>>

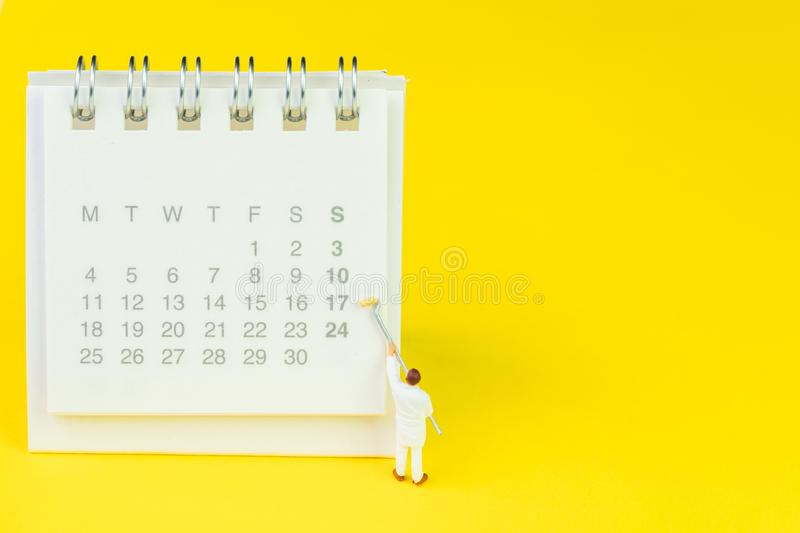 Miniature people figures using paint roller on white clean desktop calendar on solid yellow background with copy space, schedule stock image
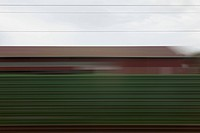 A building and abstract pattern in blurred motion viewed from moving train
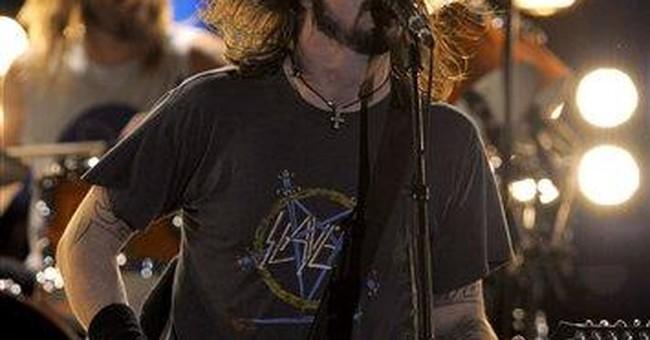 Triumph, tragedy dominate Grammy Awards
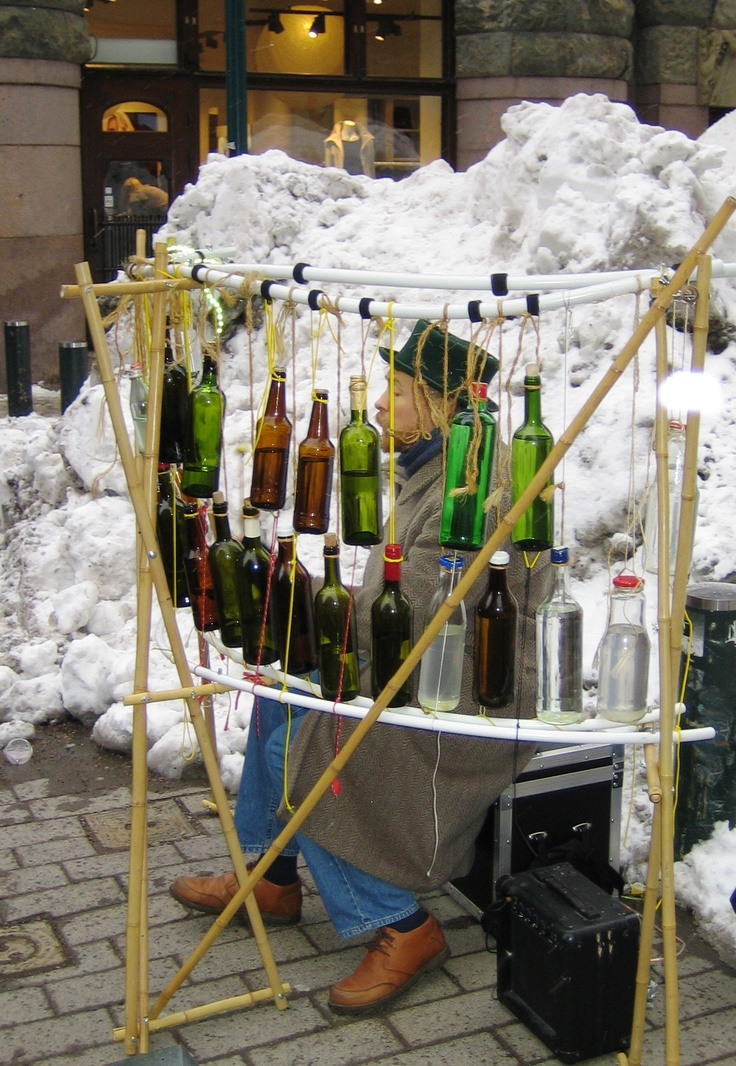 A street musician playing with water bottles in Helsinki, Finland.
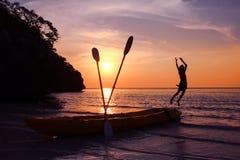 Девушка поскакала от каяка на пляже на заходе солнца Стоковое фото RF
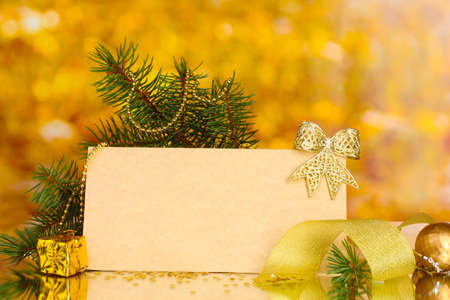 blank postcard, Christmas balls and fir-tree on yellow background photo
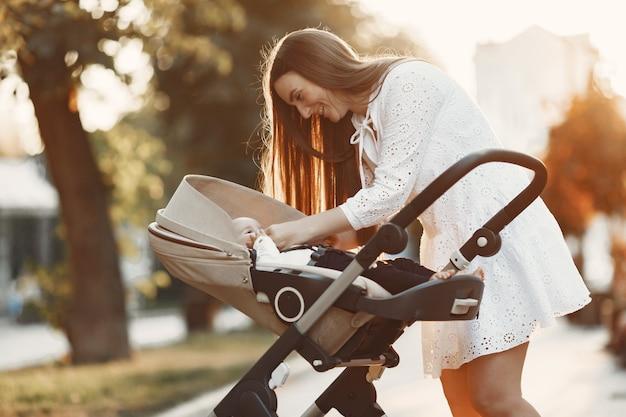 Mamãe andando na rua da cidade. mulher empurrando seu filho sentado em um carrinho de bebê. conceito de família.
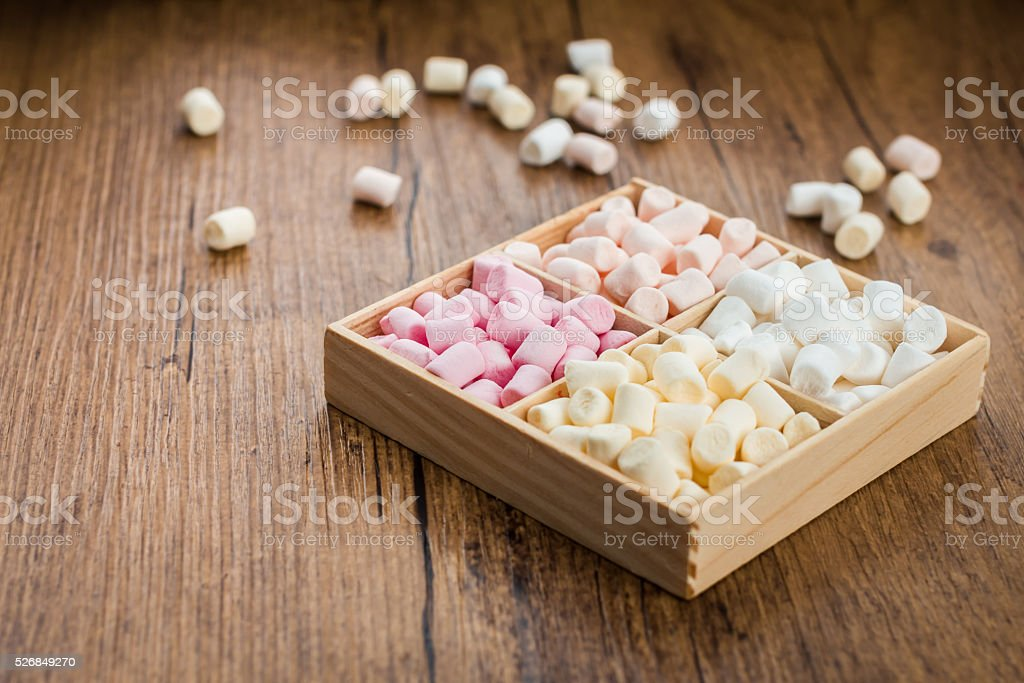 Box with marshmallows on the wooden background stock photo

<<

TO DO: Return all the data exactly, and keep the pictures out.

RESPONSE TO THE EXERCISE:
 Miniature people figures using paint roller on white clean desktop calendar on solid yellow background with copy space, schedule stock image
 A building and abstract pattern in blurred motion viewed from moving train
 Triumph, tragedy dominate Grammy Awards
 A street musician playing with water bottles in Helsinki, Finland.
 Девушка поскакала от каяка на пляже на заходе солнца Стоковое фото RF
 blank postcard, Christmas balls and fir-tree on yellow background photo
 Mamãe andando na rua da cidade. mulher empurrando seu filho sentado em um carrinho de bebê. conceito de família.
 Box with marshmallows on the wooden background stock photo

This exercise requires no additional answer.